Cuantas más maletas conozco (y a una maleta, si eres un buen viajero, la debes conocer bien), más gratitud cobijo hacia esos voluminosos maletones que suelo comprar en el Oriente Medio un año tras otro, para complementar la valija, más pequeña, con la que llegué de vacaciones, y en la que no van a caberme las Mil y Una Noches recibidas de los amigos como regalos, ni mis propias adquisiciones, obsequios que repartiré a mi vez cuando regrese al terruño.

Son maletas grandonas, seguramente fabricadas en algún Oriente extremo, que pueden costar veinte dólares o, como mucho (si disponen de bolsillos interiores, candados cifrados y otras virguerías; algunas hasta cuentan con una humilde percha para colgar un traje), cuarenta (si saltamos de los precios de Damasco a los de Beirut), pero que conviene adquirir con mimo, como si se tratara de auténticas Sansonite, o como quiera que se llamen las que ahora usan los ejecutantes o ejecutivos. Mis maletas orientales me permiten transportar parte de aquello que durante una temporada deberé abandonar. Un respeto.

Hay un tipo en Beirut, un antiguo marroquinero, que también conoce a las maletas. Es uno de esos hombres mayores cuya alma de artesano se ha visto sometida a la renuncia y a la resignación, y que tiene que vivir del comercio, importando y vendiendo piezas hacia las que debería sentir indiferencia, puesto que ni siquiera conoce por su nombre a los hombres y mujeres que las cosen en algún punto de Asia. Sin embargo, las trata como si hubieran salido de sus manos, las muestra como si se sintiera orgulloso de su resistencia. La diminuta tienda se encuentra, como casi todo en Beirut, mal que les pese a los pijos locales, en la calle de Hamra, yendo a Manara, antes de cruzar la calle de El Cairo. El local es tan pequeño que en su interior no pueden estar al mismo tiempo todo el género y el propietario con su taburete y su servicio de té, de modo que, desde la mañana hasta la noche, los bultos se acumulan en la acera, ensamblados con arte para dejar espacio al transeúnte. Son modelos de batalla, claramente proletarios. No cultiva la marca falsa, mi suministrador, sino lo que resulta práctico.

Cada año, cuando se acerca el final de mis vacaciones, me doy un paseo hasta su tienda y, aunque sé perfectamente lo que quiero, me demoro en la contemplación de cada pieza. Ésta no, ésta tampoco, ésta se parece bastante, pero no es exacta… Entonces aparece él, que me ha reconocido desde el interior, y empiezan los guiños de complicidad, su gesto con la mano para que espere: recuerda perfectamente la clase de maleta que acostumbro a llevarme.
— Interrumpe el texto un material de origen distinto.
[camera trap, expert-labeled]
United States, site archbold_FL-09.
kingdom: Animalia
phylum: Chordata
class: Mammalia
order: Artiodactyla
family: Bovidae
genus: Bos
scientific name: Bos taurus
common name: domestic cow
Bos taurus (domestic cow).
De un septiembre a otro. Me explica: la que usted compra siempre ya no la hacen, pero mire esta otra, se parece mucho, misma calidad, mismo precio; y tiene ruedas, como a usted le gusta. Las ruedas son su perdición, suspiro yo. Se rompen cuando los encargados de los aviones las arrojan sin cuidado, desde lo alto. Sacude la cabeza, tal vez éstas resistan más, pero en eso no puede darme garantía.

La abre con delicadeza, me muestra el acabado del forro, manipula el candado, con suerte me regala otro, de los normales, sólo por seguridad. Una vez pagada, nos damos la mano, nos despedimos hasta la próxima. Arrastro la maleta sobre sus ruedas a lo largo de la calle de Hamra, cada año haciendo menos ruido porque la han asfaltado bastante; otra cosa es que nos despeñemos, maleta y yo, en cuanto tomemos una de las callejas transversales, que siguen ofreciendo la emoción habitual de los socavones profundos y los bordillos bordes.

Mientras camino, acompañada por el brum-brum de la maleta vacía, voy pensando en las maravillas que colocaré dentro, en la bisutería y los chales para las amigas, las artesanías, los paquetes de frutos secos, de pistachos de Aleppo, de café con el característico tueste beirutí perfumado al cardamomo.

Mi vida pierde algo de calidad de vida cuando se rompen y debo esperar a que llegue la estación en que, sin dudarlo, me entregaré a la ceremonia de adquirir una nueva, simple, ruda y útil maleta.